According to The National Register of Historic Places:
Rose Hill, on the Colleton River in Beaufort County, South Carolina, is a two-story, frame, cruciform, Gothic Revival building with a brick foundation, vertical board-and-batten siding, and a steeply pitched gable roof sheathed in standing-seam metal [copper]. The façade (south elevation) has a projecting arm of the cruciform plan composed of a first-story porch and a second-story porch room. [This second-story porch was destroyed by the fire, but the fourteen-foot Gothic double windows/door remain intact]. The interior has a cruciform plan arranged around a central domed stair-hall which is oval-shaped and has an open-stringer staircase rising at the north end of the hall and following the curve of the call to the second-floor gallery. An elliptical dome rises above the hall with a chandelier suspended from the dome’s apex. Rose Hill is significant as an exceptional example of antebellum Gothic Revival residential architecture. The renovations have painstakingly preserved most of the original fabric and matched all new construction to the style of the house. The details of Rose Hill are integrated in a highly sophisticated manner, and exhibits extraordinary craftsmanship, with the interior millwork being of exceptional note. The combination of Gothic Revival and classical details, as at Rose Hill, was not unknown in the mid-nineteenth century.

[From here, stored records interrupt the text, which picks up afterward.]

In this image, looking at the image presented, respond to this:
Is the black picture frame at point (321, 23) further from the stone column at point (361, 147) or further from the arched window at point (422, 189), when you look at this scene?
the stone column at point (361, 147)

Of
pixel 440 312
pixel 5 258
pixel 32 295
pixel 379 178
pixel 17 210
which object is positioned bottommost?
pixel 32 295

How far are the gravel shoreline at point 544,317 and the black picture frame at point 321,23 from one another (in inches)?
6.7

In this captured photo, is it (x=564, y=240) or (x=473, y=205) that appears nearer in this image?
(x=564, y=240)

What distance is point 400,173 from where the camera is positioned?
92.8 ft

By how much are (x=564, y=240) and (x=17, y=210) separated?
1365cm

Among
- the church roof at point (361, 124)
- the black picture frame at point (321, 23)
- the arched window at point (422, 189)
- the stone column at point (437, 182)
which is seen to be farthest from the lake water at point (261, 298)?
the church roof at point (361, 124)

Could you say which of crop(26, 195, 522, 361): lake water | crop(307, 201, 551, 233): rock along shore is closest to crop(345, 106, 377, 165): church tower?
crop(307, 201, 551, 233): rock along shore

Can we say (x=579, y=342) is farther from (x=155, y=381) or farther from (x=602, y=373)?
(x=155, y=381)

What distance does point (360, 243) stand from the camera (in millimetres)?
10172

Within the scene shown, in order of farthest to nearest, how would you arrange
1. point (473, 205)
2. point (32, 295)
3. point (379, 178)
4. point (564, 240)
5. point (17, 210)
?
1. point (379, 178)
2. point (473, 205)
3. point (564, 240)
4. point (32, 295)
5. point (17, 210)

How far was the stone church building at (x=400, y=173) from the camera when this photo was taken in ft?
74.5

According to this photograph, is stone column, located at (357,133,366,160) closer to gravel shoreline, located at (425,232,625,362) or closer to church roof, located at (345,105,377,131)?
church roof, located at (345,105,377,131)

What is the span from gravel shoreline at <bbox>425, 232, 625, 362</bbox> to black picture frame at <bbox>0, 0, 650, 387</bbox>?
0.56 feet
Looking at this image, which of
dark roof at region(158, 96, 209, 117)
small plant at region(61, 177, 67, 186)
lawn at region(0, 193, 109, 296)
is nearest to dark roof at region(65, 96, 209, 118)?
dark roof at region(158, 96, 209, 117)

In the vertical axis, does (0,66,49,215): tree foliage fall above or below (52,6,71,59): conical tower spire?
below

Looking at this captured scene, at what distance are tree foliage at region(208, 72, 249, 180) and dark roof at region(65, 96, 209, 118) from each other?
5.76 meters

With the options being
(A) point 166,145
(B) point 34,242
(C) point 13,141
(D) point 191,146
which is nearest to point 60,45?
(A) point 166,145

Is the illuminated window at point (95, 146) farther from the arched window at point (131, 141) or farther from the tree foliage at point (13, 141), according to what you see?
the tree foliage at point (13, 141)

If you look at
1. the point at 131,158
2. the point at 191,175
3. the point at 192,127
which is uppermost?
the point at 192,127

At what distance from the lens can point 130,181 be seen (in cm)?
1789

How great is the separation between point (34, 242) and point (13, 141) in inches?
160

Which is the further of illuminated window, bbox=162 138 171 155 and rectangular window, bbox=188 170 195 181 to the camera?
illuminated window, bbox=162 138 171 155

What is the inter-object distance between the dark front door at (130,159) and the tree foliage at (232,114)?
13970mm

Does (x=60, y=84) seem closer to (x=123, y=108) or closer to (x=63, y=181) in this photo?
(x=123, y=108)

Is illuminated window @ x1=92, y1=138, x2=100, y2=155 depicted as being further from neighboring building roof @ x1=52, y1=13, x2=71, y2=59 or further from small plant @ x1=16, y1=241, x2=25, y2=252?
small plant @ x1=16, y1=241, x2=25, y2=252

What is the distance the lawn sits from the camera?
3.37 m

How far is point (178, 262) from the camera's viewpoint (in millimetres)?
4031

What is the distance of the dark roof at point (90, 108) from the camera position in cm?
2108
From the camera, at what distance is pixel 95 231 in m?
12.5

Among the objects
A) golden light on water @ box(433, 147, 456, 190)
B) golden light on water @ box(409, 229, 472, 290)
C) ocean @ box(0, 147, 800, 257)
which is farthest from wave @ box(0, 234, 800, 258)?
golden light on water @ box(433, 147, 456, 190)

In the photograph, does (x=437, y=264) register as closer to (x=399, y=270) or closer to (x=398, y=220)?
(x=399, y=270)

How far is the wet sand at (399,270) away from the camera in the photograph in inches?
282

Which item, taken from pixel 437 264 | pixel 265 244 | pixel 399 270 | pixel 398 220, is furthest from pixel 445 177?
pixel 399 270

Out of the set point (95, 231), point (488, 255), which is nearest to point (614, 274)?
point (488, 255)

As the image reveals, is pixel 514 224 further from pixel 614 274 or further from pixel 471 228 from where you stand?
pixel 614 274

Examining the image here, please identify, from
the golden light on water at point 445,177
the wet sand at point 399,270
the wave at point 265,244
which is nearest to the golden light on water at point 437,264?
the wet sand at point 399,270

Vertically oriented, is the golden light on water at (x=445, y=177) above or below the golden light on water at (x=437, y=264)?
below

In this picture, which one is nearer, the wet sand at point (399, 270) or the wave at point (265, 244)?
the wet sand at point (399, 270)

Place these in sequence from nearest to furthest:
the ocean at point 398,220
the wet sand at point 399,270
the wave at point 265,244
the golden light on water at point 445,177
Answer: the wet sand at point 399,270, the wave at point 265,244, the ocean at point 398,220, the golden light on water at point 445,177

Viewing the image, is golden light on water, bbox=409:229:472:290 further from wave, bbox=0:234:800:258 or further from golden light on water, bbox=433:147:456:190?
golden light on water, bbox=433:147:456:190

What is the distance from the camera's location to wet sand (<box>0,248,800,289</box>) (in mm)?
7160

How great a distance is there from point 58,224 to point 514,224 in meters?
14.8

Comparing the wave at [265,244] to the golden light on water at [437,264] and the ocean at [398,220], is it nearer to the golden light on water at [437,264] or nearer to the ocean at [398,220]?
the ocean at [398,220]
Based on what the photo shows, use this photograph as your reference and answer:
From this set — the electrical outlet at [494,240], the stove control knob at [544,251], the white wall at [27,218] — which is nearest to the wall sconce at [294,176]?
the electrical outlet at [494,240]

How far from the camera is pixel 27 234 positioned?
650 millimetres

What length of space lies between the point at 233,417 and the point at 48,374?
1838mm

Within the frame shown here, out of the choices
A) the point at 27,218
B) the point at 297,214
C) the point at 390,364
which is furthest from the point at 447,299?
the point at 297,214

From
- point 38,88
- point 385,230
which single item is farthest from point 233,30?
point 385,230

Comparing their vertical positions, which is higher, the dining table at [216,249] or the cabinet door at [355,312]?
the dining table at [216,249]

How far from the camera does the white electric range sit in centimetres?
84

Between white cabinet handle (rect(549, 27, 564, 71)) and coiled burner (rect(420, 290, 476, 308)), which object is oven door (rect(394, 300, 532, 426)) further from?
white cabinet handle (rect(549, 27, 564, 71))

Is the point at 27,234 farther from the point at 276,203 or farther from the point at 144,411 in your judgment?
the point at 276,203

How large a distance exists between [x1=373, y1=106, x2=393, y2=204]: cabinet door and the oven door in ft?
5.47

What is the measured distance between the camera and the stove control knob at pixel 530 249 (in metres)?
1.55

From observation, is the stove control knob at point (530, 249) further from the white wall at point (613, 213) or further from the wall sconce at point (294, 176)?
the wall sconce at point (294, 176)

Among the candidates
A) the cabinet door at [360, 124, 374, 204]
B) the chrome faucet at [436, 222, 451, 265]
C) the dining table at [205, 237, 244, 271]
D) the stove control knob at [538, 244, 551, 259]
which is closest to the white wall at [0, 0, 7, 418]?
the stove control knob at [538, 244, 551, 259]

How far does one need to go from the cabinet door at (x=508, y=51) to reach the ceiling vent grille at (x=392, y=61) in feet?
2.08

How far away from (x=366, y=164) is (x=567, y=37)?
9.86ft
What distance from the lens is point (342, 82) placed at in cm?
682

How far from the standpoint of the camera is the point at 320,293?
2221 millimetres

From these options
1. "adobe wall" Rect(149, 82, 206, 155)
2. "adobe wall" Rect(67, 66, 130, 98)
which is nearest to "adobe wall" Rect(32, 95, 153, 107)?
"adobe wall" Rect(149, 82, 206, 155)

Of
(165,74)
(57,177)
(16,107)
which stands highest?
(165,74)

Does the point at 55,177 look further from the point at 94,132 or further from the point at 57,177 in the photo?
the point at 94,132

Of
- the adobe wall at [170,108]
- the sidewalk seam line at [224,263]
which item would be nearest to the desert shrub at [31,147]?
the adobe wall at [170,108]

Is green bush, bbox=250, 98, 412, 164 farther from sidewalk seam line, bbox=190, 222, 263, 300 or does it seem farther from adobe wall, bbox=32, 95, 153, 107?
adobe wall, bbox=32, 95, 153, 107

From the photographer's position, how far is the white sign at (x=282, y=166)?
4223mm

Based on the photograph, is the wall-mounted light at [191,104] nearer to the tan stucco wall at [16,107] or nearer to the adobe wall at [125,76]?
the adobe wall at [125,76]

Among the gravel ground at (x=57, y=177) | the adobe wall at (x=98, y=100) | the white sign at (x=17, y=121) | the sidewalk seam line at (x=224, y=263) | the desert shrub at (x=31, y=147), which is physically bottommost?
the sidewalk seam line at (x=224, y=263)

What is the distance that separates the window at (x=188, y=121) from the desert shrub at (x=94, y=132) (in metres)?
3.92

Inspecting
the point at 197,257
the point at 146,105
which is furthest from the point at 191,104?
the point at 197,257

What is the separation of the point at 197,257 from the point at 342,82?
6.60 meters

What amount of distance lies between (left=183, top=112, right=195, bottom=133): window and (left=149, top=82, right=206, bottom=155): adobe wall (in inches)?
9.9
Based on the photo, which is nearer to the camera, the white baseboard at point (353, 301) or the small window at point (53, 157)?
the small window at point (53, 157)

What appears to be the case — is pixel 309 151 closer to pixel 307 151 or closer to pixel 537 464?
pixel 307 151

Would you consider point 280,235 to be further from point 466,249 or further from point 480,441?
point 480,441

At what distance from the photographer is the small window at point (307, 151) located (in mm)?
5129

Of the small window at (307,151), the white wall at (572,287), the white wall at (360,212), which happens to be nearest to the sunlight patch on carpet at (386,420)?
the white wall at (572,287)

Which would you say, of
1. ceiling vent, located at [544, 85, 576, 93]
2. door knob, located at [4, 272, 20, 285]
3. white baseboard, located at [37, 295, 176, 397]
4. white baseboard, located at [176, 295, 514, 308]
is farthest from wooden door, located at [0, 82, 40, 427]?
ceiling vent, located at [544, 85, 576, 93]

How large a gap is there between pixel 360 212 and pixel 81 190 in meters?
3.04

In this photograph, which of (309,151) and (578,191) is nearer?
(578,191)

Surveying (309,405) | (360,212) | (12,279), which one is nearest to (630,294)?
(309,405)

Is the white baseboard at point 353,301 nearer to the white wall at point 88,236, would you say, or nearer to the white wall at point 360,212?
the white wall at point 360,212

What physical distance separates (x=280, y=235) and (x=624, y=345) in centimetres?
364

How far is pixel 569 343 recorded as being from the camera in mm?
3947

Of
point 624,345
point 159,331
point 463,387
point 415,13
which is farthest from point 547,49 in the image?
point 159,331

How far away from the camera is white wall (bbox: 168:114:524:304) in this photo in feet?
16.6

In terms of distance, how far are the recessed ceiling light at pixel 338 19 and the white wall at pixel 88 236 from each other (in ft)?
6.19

The 1996 renovations developed a third floor storage area and a fourth floor (above the entry dome that contains two art studios/storage on either side of the small foyer. A covered walkway on the northeast corner of the house leads to a guest cottage which has a steep gable roof and windows similar to those of the main house. The kitchen and laundry room at the rear of the house that was adding during the Sturgeon years has been completely renovated and updated with period-looking modern appliances.